Start of RECORDS TO USE

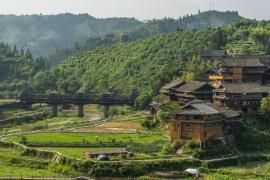 Descubren una sopa cocinada en China hace más de 2.000 años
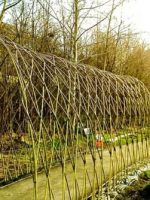 living-willow-tunnel-4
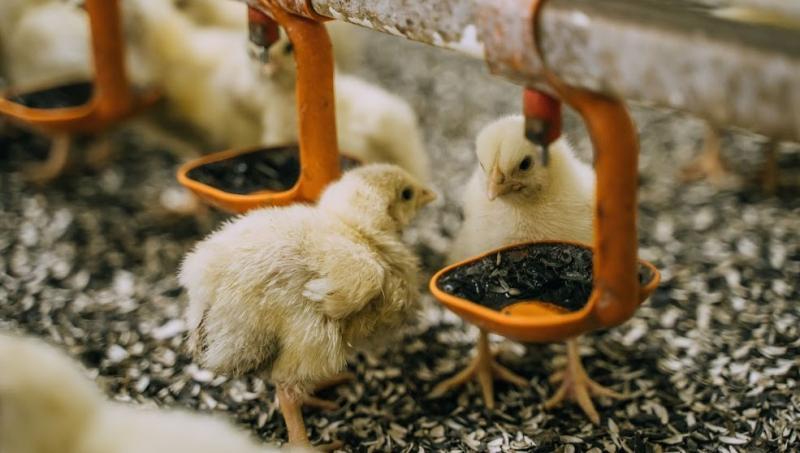 На Вінниччині зареєстрували випадок пташиного грипу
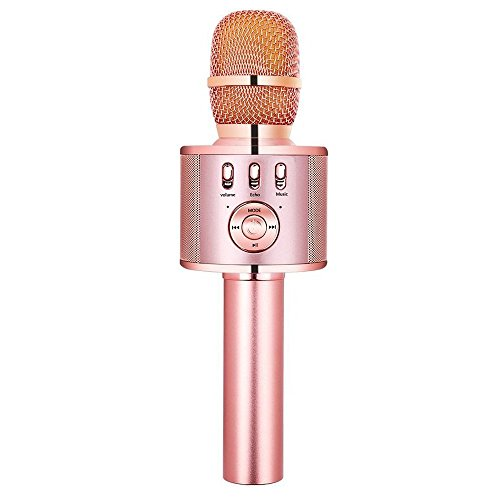 Top 10 Best Karaoke Microphones Of 2019 No Place Called Home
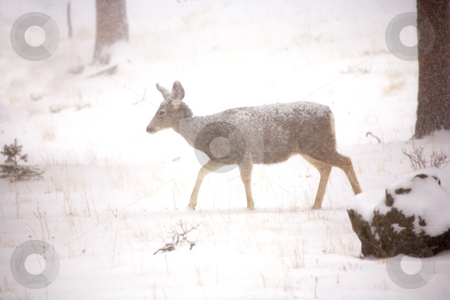 Winter Walk stock photo, A white tail doe making its way through a snow storm. by Mike Dawson
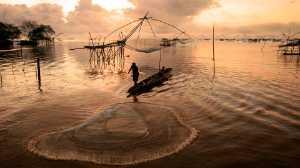 PhotoVivo Gold Medal - Tat Seng Ong (Malaysia)  Sunrise Fishing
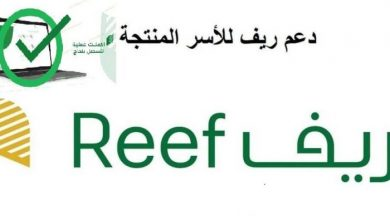 صورة reef.gov.sa رابط تسجيل دخول برنامج ريف للدعم المادي وخطوات إنشاء حساب جديد وتقديم طلب مستفيد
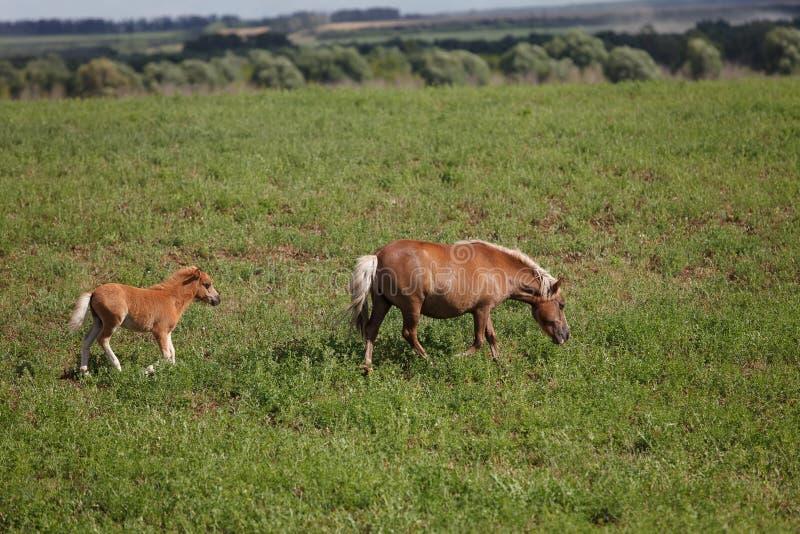 Paarden op een groen gebied/Merrie en Haar Veulen stock foto's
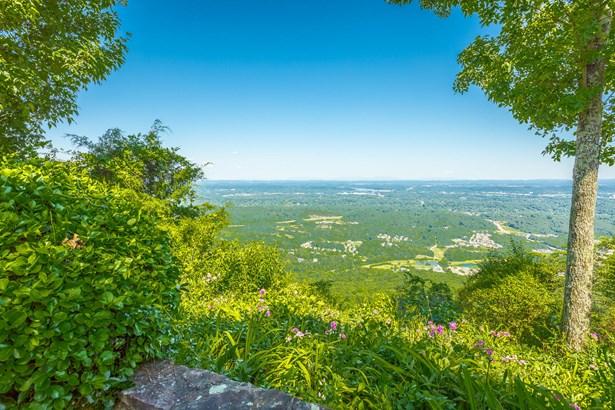Residential/Single Family - Signal Mountain, TN (photo 5)
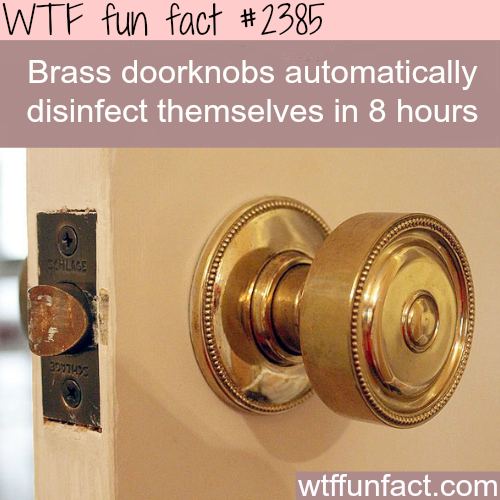 Brass doorknobs disinfect themselves - WTF fun facts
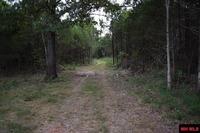 Home for sale: 459 Locust St., Diamond City, AR 72630
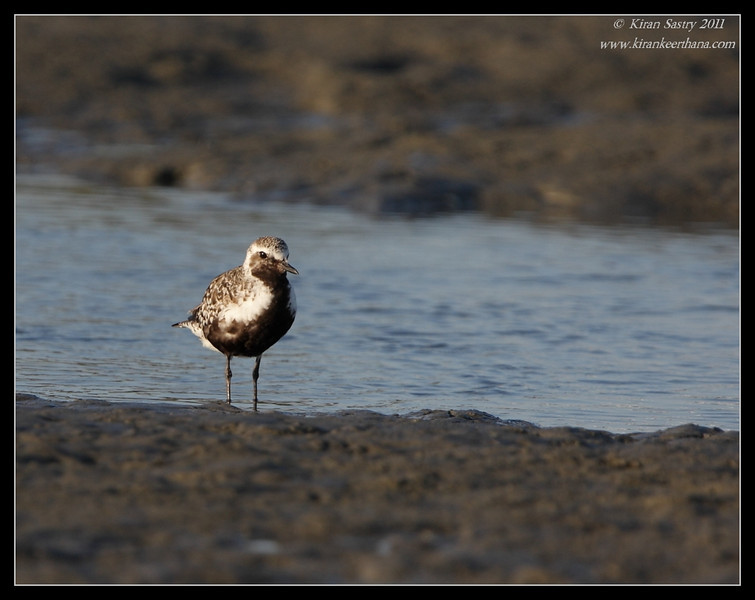 Black-bellied Plover in breeding plumage, Robb Field, San Diego River, San Diego County, California, August 2011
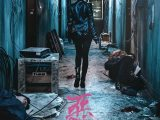 Review: The Villainess, 2017, dir. JungByung-gil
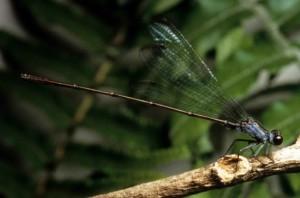 voler, earwig, hawaïen, damselfly, libellule, insecte, megalagrion, nesiotes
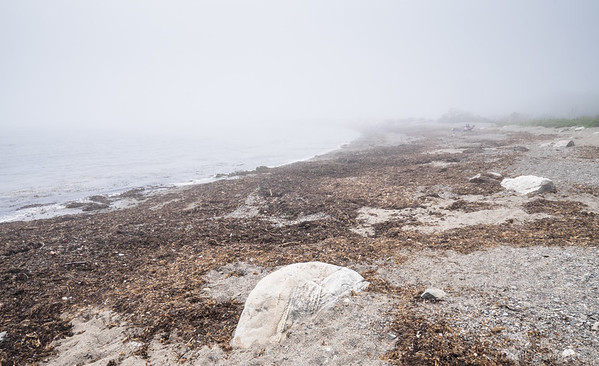 in the fog, Odiorne Point State Park
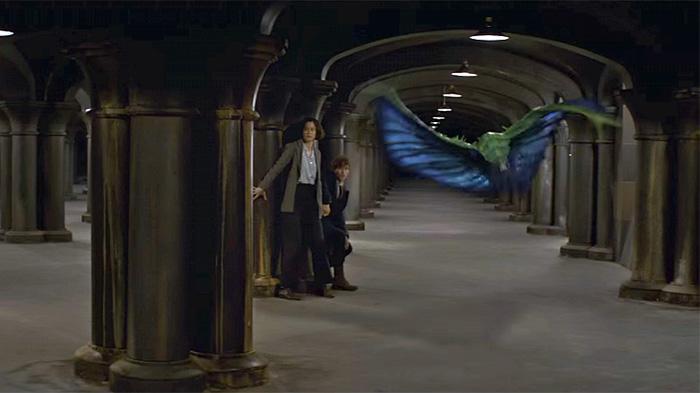 哈利波特衍生电影《神奇动物在哪里》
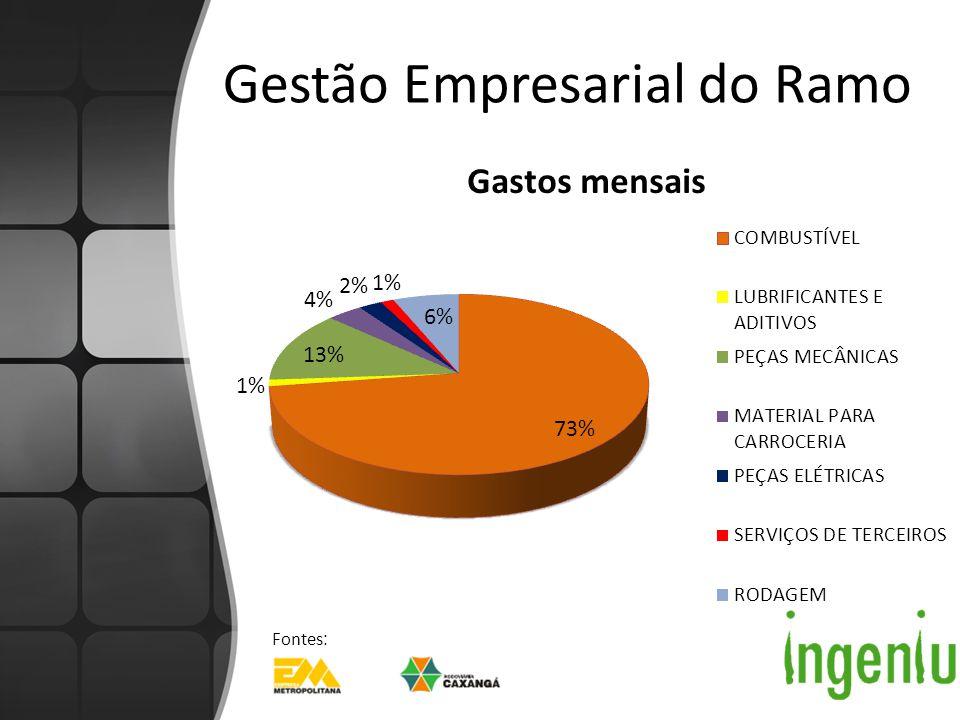 Exemplo Local Política de incentivo à economia de combustível: – Impacto de 5% no balanço Instalação de câmeras: – Impacto de 6% no balanço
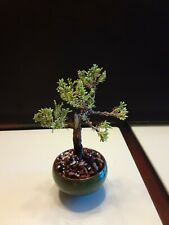 Dwarf Japanese Juniper mame bonsai tree
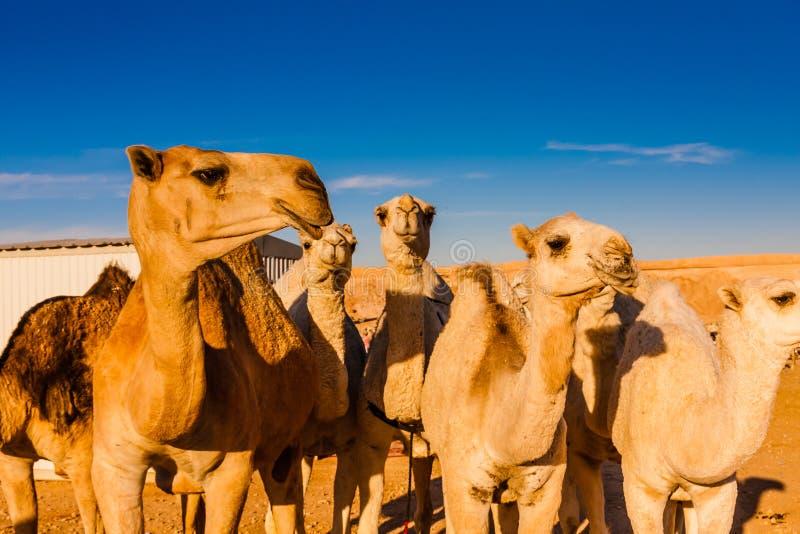 Верблюды дромадера в рынке верблюда около Эр-Рияда, Саудовской Аравии стоковая фотография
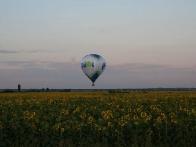 полет на воздушном шаре над подсолнухами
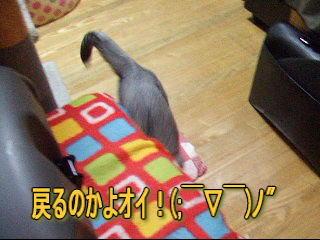 20070119230132.jpg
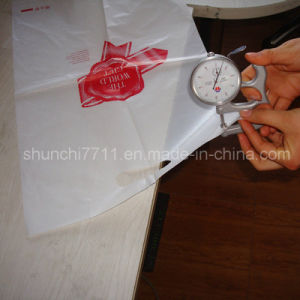 Plastic Pouching Shopping Bag Printing pictures & photos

End of RECORDS TO USE

* REQUIREMENT: An exact copy of the records is required. Pictures do not belong in it.

* REPLY:
 Descubren una sopa cocinada en China hace más de 2.000 años
 living-willow-tunnel-4
 На Вінниччині зареєстрували випадок пташиного грипу
 Top 10 Best Karaoke Microphones Of 2019 No Place Called Home
 Winter Walk stock photo, A white tail doe making its way through a snow storm. by Mike Dawson
 PhotoVivo Gold Medal - Tat Seng Ong (Malaysia)  Sunrise Fishing
 صورة reef.gov.sa رابط تسجيل دخول برنامج ريف للدعم المادي وخطوات إنشاء حساب جديد وتقديم طلب مستفيد
 Paarden op een groen gebied/Merrie en Haar Veulen stock foto's
Residential/Single Family - Signal Mountain, TN (photo 5)
 Brass doorknobs disinfect themselves - WTF fun facts
 Home for sale: 459 Locust St., Diamond City, AR 72630
 Black-bellied Plover in breeding plumage, Robb Field, San Diego River, San Diego County, California, August 2011
 Review: The Villainess, 2017, dir. JungByung-gil
 voler, earwig, hawaïen, damselfly, libellule, insecte, megalagrion, nesiotes
 in the fog, Odiorne Point State Park
 哈利波特衍生电影《神奇动物在哪里》
 Exemplo Local Política de incentivo à economia de combustível: – Impacto de 5% no balanço Instalação de câmeras: – Impacto de 6% no balanço
 Dwarf Japanese Juniper mame bonsai tree
 Верблюды дромадера в рынке верблюда около Эр-Рияда, Саудовской Аравии стоковая фотография
 полет на воздушном шаре над подсолнухами
 20070119230132.jpg
 Plastic Pouching Shopping Bag Printing pictures & photos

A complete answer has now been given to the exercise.